The Woman in Black by Susan Hill

My rating: 5 of 5 stars

The Woman in Black by Susan Hill


Susan Hill’s The Woman In Black really is a classic ghost story. The protagonist, Arthur Kipps, prompted by his family to tell them a ghost story, recounts his experiences performing his duties as a solicitor for the dead Mrs. Drablow at the isolated Eel Marsh House. There he sees what is known there as ‘the woman in black’ and learns of her cruel history, and the cruel revenge her spirit takes in turn.

Of course I started reading this because I saw the movie, but if I had known The Woman In Black was a book first, I would have dived right in. This ghost story is up there with stories by Shirley Jackson, and the gothic works of Edith Wharton and Henry James. However, I think this is one of my favorites so far.

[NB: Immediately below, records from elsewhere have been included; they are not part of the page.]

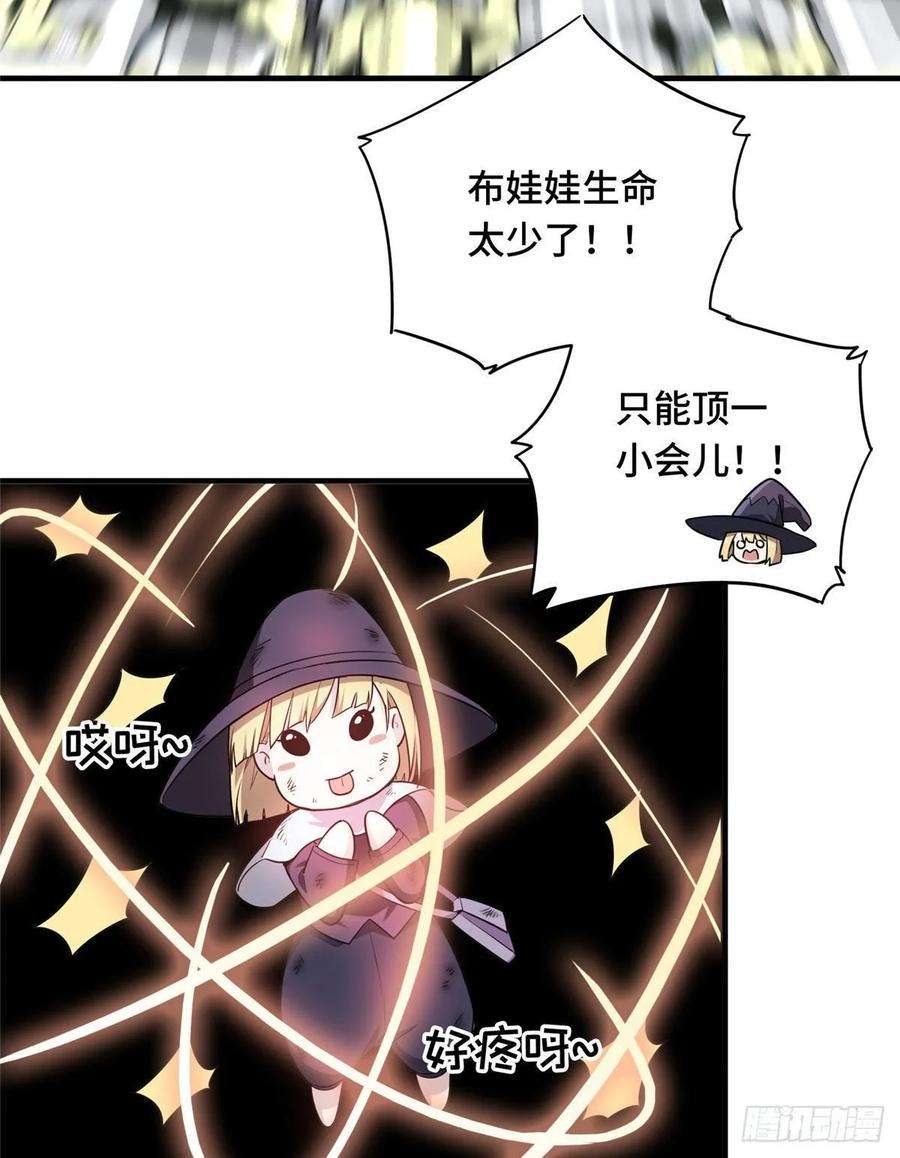 全职高手22话 一波流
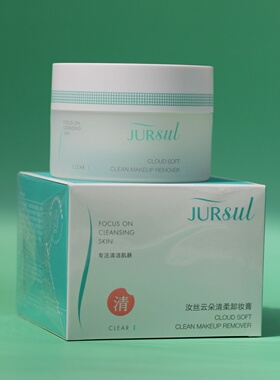 卸妆=护肤！云朵清柔卸妆膏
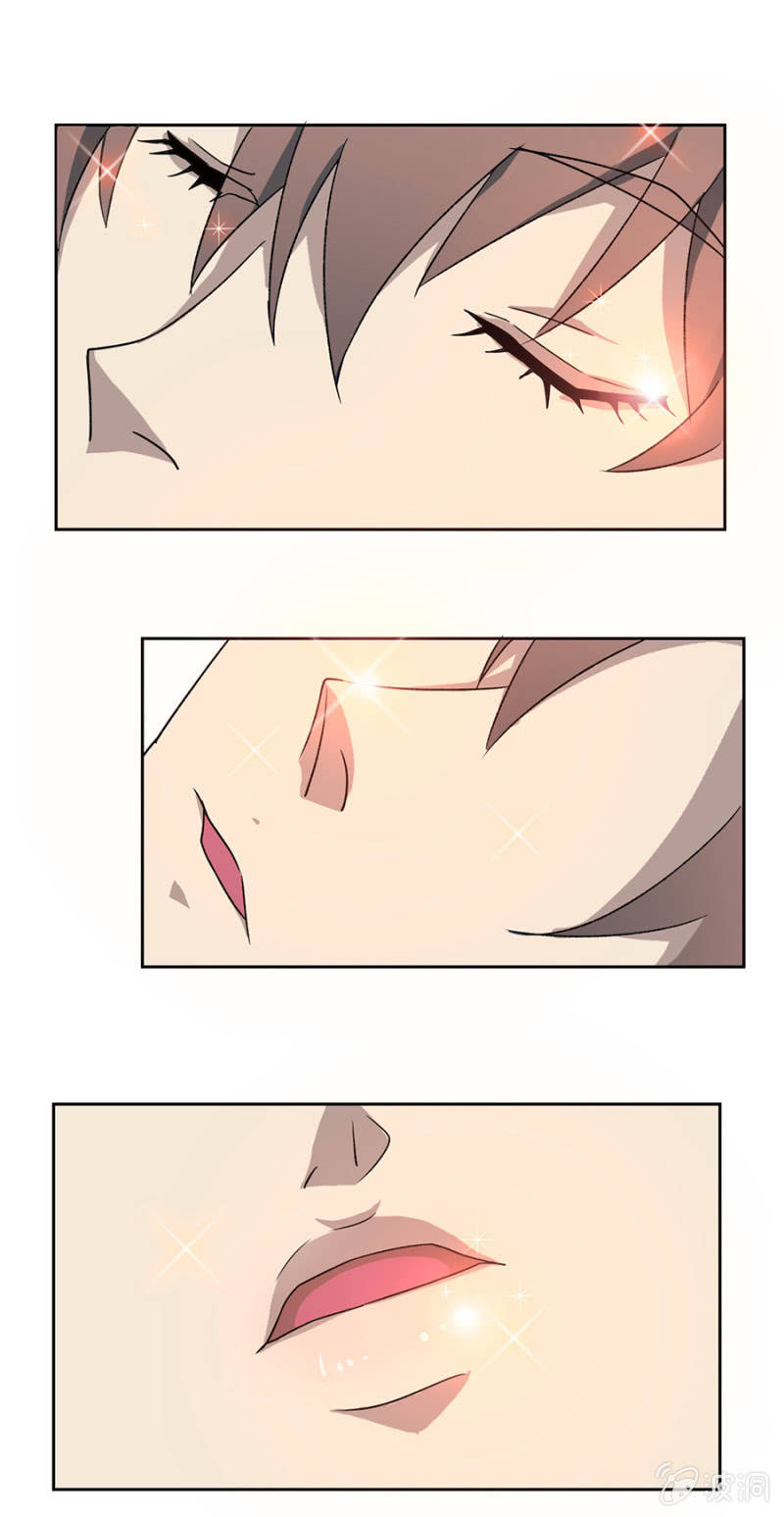 可别是真的爱上我了吧-第26话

It’s such an atmospheric novel, I could feel the cold and wet of the marshes surrounding Eel Marsh House, could hear the squelch of the mud as the horse and carriage were heard by Arthur to sink and die in the marsh over and over, repeating that singular moment in time.
One gets the sense of looking back into the gothic, stepping through the threshold of the present into a past as grey and grim as death.

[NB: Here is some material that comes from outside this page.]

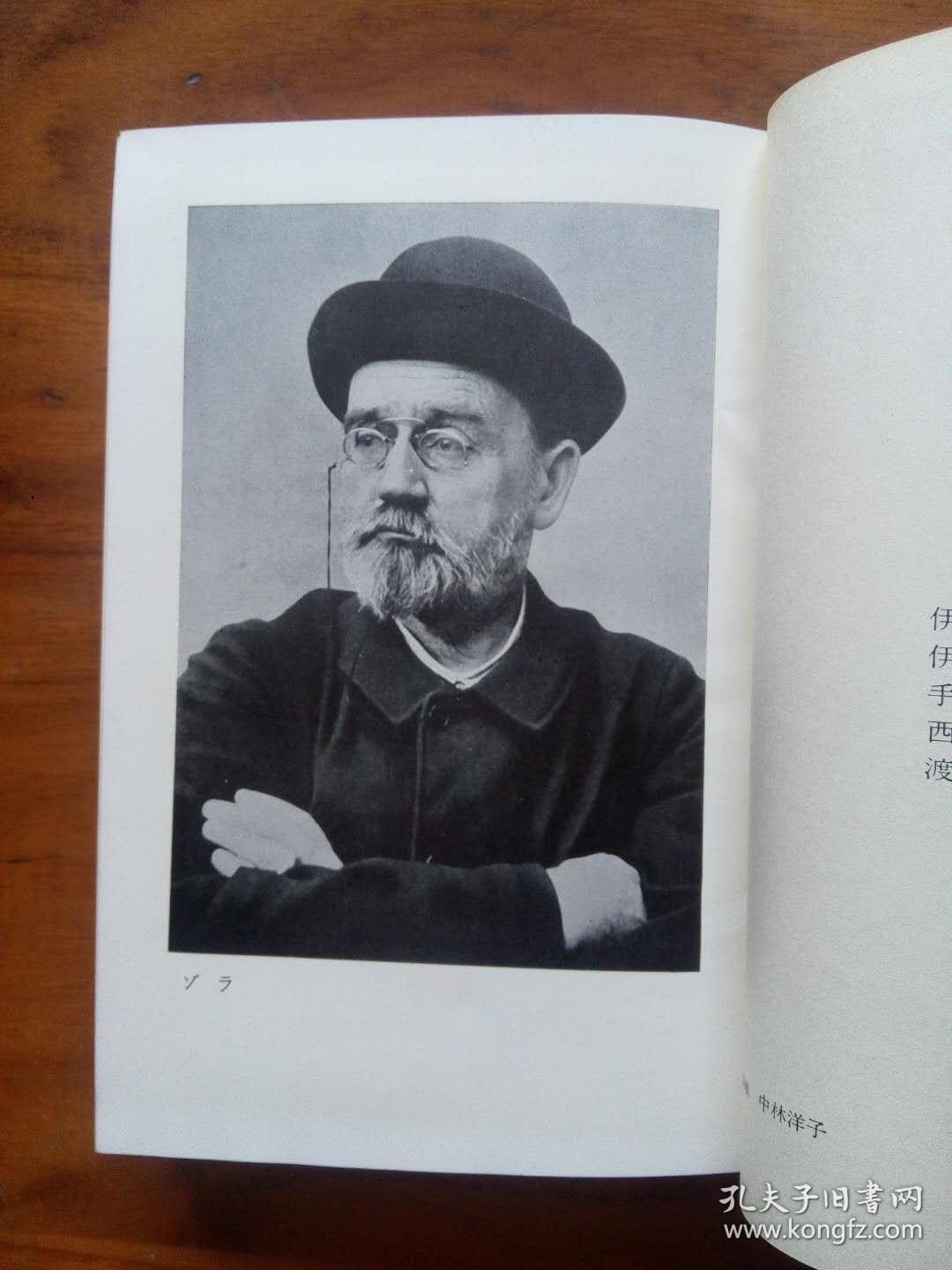 日文精装 ゾラ(左拉)作品一册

There are actually only a few differences between the book and the movie. (Spoilers ahead)
Arthur lives past the tragedy of the woman in black and into old age, though still mourning the death of his son.
They do not actually find the carriage and dead son of the woman in black, though Arthur was able to figure out the entire mystery based on papers and the apparitions he saw and heard.

I listened to The Woman In Black on audiobook, which was a wonderful experience. The book was read by Paul Ansdell.

I recommend this book to all who want a classic ghost story, to all who want to step into the past, no matter how foreboding it might be.